— begin Passage —

- Conference: America East Conference
- Record: 12–20 (3–13 America East)
- Head coach: Tommy Dempsey (5th season);
- Assistant coaches: Bryan Goodman; Herb Courtney; Chretien Lukusa;
- Home arena: Binghamton University Events Center

= 2016–17 Binghamton Bearcats men's basketball team =

American college basketball season

The 2016–17 Binghamton Bearcats men's basketball team represented Binghamton University during the 2016–17 NCAA Division I men's basketball season. The Bearcats, led by fifth-year head coach Tommy Dempsey, played their home games at the Binghamton University Events Center as members of the America East Conference. They finished the season 12–20, 3–13 in America East play to finish in a tie for eighth place. They lost in the quarterfinals of the America East tournament to Stony Brook.

— end Passage —
— begin Record extracts —

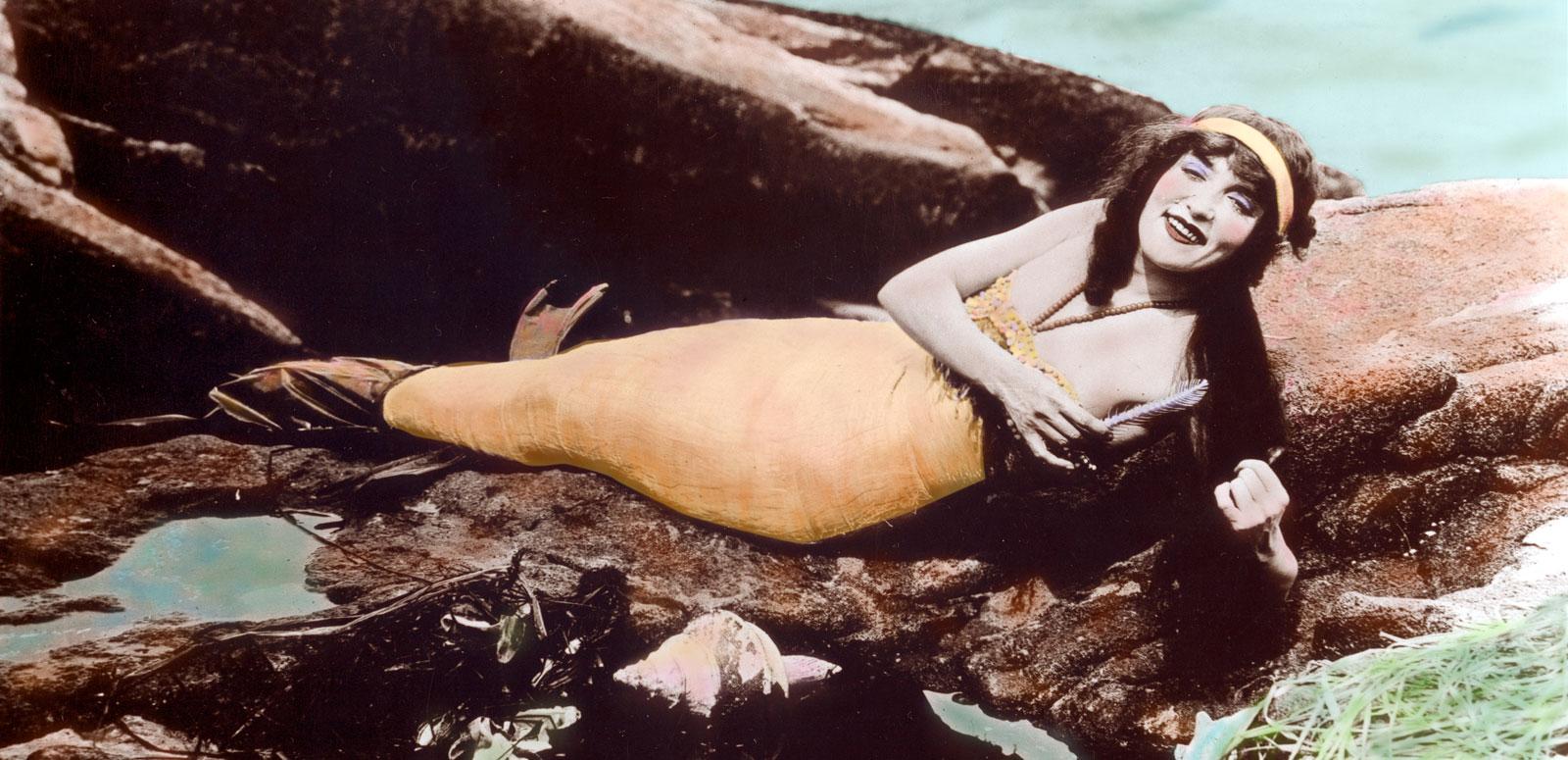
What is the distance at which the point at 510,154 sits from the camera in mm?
2303

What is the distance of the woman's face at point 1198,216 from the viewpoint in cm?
213

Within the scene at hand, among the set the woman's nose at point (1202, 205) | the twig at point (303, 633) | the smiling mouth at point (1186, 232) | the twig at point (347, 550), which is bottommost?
the twig at point (303, 633)

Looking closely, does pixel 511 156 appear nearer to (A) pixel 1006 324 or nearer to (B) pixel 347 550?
(B) pixel 347 550

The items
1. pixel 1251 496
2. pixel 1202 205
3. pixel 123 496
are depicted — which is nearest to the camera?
pixel 1202 205

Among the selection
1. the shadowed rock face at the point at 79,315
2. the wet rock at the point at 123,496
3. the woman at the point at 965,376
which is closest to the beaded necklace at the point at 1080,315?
the woman at the point at 965,376

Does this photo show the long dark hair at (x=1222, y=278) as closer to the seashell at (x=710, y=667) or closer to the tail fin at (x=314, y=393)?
the seashell at (x=710, y=667)

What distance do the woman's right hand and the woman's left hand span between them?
0.38 m

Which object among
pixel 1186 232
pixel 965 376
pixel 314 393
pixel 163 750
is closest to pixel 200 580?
pixel 163 750

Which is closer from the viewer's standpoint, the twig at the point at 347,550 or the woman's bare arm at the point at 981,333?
the woman's bare arm at the point at 981,333

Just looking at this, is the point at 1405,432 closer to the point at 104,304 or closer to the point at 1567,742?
the point at 1567,742

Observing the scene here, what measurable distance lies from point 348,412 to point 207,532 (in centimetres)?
50

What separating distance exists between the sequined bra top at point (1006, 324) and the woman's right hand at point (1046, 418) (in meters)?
0.03

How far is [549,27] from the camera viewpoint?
2.30 m

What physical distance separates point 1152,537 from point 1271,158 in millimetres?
1028
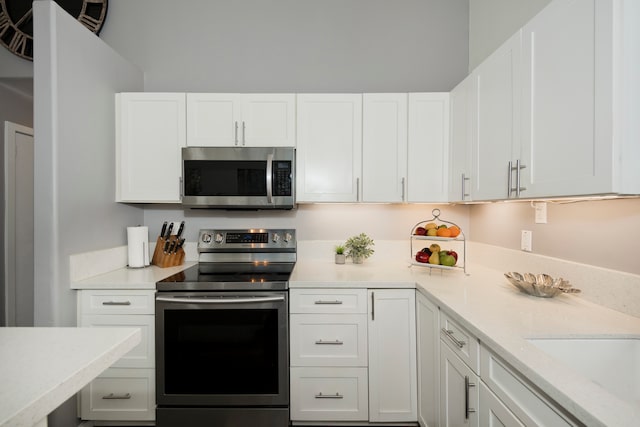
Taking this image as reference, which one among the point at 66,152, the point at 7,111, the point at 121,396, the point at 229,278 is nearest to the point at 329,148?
the point at 229,278

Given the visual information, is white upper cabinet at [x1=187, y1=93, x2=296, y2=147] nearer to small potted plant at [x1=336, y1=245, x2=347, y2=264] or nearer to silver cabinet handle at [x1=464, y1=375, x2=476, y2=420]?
small potted plant at [x1=336, y1=245, x2=347, y2=264]

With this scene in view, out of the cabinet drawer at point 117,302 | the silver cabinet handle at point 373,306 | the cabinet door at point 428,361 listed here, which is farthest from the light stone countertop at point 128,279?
the cabinet door at point 428,361

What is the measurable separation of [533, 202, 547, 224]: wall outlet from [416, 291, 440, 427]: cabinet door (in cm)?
74

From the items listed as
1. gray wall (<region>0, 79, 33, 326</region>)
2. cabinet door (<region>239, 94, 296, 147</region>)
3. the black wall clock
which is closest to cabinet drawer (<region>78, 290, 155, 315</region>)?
cabinet door (<region>239, 94, 296, 147</region>)

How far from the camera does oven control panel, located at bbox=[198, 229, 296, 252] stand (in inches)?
95.2

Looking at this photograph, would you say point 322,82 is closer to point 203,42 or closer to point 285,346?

— end Record extracts —

◆ **Problem to work on**
Copy the part of the 2016–17 Binghamton basketball passage between "- Head coach: Tommy" and "to Stony Brook.", inclusive.

◆ **Completed exercise**
- Head coach: Tommy Dempsey (5th season);
- Assistant coaches: Bryan Goodman; Herb Courtney; Chretien Lukusa;
- Home arena: Binghamton University Events Center

= 2016–17 Binghamton Bearcats men's basketball team =

American college basketball season

The 2016–17 Binghamton Bearcats men's basketball team represented Binghamton University during the 2016–17 NCAA Division I men's basketball season. The Bearcats, led by fifth-year head coach Tommy Dempsey, played their home games at the Binghamton University Events Center as members of the America East Conference. They finished the season 12–20, 3–13 in America East play to finish in a tie for eighth place. They lost in the quarterfinals of the America East tournament to Stony Brook.